Presentación
En la modernidad el mérito aparece como un
ideal legitimador de la burguesía por oposición al principio
selectivo del abolengo, propio del esquema aristocrático. El acceso a los puestos
de trabajo no será hereditario ni producto del soborno o del nepotismo. La
aristocracia ya no heredará los cargos públicos por derecho de nacimiento.
Invocando el ideal democrático, los promotores del mérito exigen la asignación
de posiciones más elevadas en la jerarquía social a quienes posean los títulos
escolares más elevados, a los ciudadanos que ocupen cargos en virtud de sus
respectivas competencias, de su talento, su esfuerzo y su experiencia, y no del
favoritismo, de su capital económico o de su filiación política. Debilitadas
otras formas de sociabilidad (la familia ampliada, el barrio, la comunidad), la
pertenencia a una categoría socioprofesional dota al individuo de una identidad
colectiva y de una red de interdependencia mutua.
En la premodernidad el concepto de mérito es
asociado fundamentalmente a la esfera ética. El mérito es atribuido en especial
a quien realiza una buena acción. En la modernidad este significado no
desaparece del todo. Aún hoy reconocemos el mérito
de una persona por una buena acción que ha realizado. Adam Smith, en pleno siglo XVIII, sigue definiendo al mérito como una acción ética que debe ser
recompensada.[1] Sin embargo,
si el católico ganaba el cielo con buenas acciones, el ciudadano moderno
aspirará a “salvarse” en la tierra, ocupando en la sociedad un lugar que en
principio parece determinado por la conjunción de un saber y de una eficiencia
referida estrictamente al universo del trabajo.

TRABAJO POR HACER -
Vuelve a escribir, completo y sin ningún cambio, el texto de arriba sobre el mérito.

REGISTROS PROPORCIONADOS -
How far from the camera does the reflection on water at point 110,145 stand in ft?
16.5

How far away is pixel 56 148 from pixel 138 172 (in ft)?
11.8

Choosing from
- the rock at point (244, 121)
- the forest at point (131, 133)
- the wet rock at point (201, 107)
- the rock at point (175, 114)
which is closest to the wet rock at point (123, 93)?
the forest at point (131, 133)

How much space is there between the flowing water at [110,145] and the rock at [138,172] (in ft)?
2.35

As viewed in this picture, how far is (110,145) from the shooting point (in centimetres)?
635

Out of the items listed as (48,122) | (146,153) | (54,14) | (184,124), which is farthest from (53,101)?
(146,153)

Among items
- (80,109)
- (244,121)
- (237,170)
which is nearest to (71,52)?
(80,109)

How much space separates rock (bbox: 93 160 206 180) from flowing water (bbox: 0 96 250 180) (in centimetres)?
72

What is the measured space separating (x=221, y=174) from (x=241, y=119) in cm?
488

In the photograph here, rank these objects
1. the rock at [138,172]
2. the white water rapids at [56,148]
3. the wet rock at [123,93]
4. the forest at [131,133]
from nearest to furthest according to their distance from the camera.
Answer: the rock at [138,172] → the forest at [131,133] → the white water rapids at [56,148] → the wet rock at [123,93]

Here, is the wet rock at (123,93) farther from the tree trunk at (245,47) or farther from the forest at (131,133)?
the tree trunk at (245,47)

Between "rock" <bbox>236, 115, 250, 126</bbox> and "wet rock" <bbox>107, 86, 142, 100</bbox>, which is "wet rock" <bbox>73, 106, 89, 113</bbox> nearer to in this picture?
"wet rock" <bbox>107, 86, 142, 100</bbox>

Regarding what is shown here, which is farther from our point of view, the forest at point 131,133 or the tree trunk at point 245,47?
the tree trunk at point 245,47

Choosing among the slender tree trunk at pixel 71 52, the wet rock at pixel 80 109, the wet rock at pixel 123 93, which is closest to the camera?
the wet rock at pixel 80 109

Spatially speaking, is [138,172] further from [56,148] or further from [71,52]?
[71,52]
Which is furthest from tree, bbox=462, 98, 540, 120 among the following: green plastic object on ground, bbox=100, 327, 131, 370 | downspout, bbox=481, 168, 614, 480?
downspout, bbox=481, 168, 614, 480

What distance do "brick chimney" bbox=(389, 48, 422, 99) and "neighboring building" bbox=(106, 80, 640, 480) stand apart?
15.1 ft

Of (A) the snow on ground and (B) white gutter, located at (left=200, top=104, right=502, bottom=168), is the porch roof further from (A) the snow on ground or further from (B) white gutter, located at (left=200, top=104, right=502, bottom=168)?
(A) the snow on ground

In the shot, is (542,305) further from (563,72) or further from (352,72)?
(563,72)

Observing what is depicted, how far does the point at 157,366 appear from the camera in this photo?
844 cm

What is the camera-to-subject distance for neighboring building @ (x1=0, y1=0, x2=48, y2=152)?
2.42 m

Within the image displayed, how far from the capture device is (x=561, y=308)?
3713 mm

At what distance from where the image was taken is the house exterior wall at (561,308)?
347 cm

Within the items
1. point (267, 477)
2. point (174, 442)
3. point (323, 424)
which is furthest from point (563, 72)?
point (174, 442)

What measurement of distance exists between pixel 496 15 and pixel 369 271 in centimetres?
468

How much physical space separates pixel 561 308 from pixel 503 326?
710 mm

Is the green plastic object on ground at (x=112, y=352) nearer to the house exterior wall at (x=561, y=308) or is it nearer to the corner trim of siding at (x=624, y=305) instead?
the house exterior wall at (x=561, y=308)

RESPUESTA DEL EJERCICIO -
Presentación
En la modernidad el mérito aparece como un
ideal legitimador de la burguesía por oposición al principio
selectivo del abolengo, propio del esquema aristocrático. El acceso a los puestos
de trabajo no será hereditario ni producto del soborno o del nepotismo. La
aristocracia ya no heredará los cargos públicos por derecho de nacimiento.
Invocando el ideal democrático, los promotores del mérito exigen la asignación
de posiciones más elevadas en la jerarquía social a quienes posean los títulos
escolares más elevados, a los ciudadanos que ocupen cargos en virtud de sus
respectivas competencias, de su talento, su esfuerzo y su experiencia, y no del
favoritismo, de su capital económico o de su filiación política. Debilitadas
otras formas de sociabilidad (la familia ampliada, el barrio, la comunidad), la
pertenencia a una categoría socioprofesional dota al individuo de una identidad
colectiva y de una red de interdependencia mutua.
En la premodernidad el concepto de mérito es
asociado fundamentalmente a la esfera ética. El mérito es atribuido en especial
a quien realiza una buena acción. En la modernidad este significado no
desaparece del todo. Aún hoy reconocemos el mérito
de una persona por una buena acción que ha realizado. Adam Smith, en pleno siglo XVIII, sigue definiendo al mérito como una acción ética que debe ser
recompensada.[1] Sin embargo,
si el católico ganaba el cielo con buenas acciones, el ciudadano moderno
aspirará a “salvarse” en la tierra, ocupando en la sociedad un lugar que en
principio parece determinado por la conjunción de un saber y de una eficiencia
referida estrictamente al universo del trabajo.